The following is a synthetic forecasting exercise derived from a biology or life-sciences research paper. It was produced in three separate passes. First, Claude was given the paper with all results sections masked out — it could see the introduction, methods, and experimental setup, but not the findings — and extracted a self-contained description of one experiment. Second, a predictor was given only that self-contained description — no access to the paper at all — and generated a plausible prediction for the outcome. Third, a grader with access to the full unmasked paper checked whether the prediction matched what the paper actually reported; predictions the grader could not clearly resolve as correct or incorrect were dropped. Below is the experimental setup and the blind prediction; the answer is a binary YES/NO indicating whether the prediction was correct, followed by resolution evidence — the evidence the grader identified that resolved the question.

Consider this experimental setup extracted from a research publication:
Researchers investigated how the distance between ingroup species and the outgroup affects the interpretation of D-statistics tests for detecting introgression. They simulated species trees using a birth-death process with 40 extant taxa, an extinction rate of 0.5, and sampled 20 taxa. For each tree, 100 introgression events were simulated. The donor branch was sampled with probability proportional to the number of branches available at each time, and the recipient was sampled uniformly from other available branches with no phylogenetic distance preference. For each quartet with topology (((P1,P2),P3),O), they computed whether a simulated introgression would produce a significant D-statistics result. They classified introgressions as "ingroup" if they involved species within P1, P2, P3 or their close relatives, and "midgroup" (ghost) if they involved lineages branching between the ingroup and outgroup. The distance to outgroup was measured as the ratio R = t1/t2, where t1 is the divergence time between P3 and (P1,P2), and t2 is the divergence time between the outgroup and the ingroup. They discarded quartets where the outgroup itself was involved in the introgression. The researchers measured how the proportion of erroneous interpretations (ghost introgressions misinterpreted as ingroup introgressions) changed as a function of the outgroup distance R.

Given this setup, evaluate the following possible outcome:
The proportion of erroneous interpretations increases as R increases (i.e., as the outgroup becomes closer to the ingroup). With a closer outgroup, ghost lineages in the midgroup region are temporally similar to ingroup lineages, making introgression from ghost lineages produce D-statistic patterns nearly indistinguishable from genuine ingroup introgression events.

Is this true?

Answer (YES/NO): NO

- Exercise goal: Every line in the data that holds the string "outgroup" should be returned.

- Exercise result:
Researchers investigated how the distance between ingroup species and the outgroup affects the interpretation of D-statistics tests for detecting introgression. They simulated species trees using a birth-death process with 40 extant taxa, an extinction rate of 0.5, and sampled 20 taxa. For each tree, 100 introgression events were simulated. The donor branch was sampled with probability proportional to the number of branches available at each time, and the recipient was sampled uniformly from other available branches with no phylogenetic distance preference. For each quartet with topology (((P1,P2),P3),O), they computed whether a simulated introgression would produce a significant D-statistics result. They classified introgressions as "ingroup" if they involved species within P1, P2, P3 or their close relatives, and "midgroup" (ghost) if they involved lineages branching between the ingroup and outgroup. The distance to outgroup was measured as the ratio R = t1/t2, where t1 is the divergence time between P3 and (P1,P2), and t2 is the divergence time between the outgroup and the ingroup. They discarded quartets where the outgroup itself was involved in the introgression. The researchers measured how the proportion of erroneous interpretations (ghost introgressions misinterpreted as ingroup introgressions) changed as a function of the outgroup distance R.
The proportion of erroneous interpretations increases as R increases (i.e., as the outgroup becomes closer to the ingroup). With a closer outgroup, ghost lineages in the midgroup region are temporally similar to ingroup lineages, making introgression from ghost lineages produce D-statistic patterns nearly indistinguishable from genuine ingroup introgression events.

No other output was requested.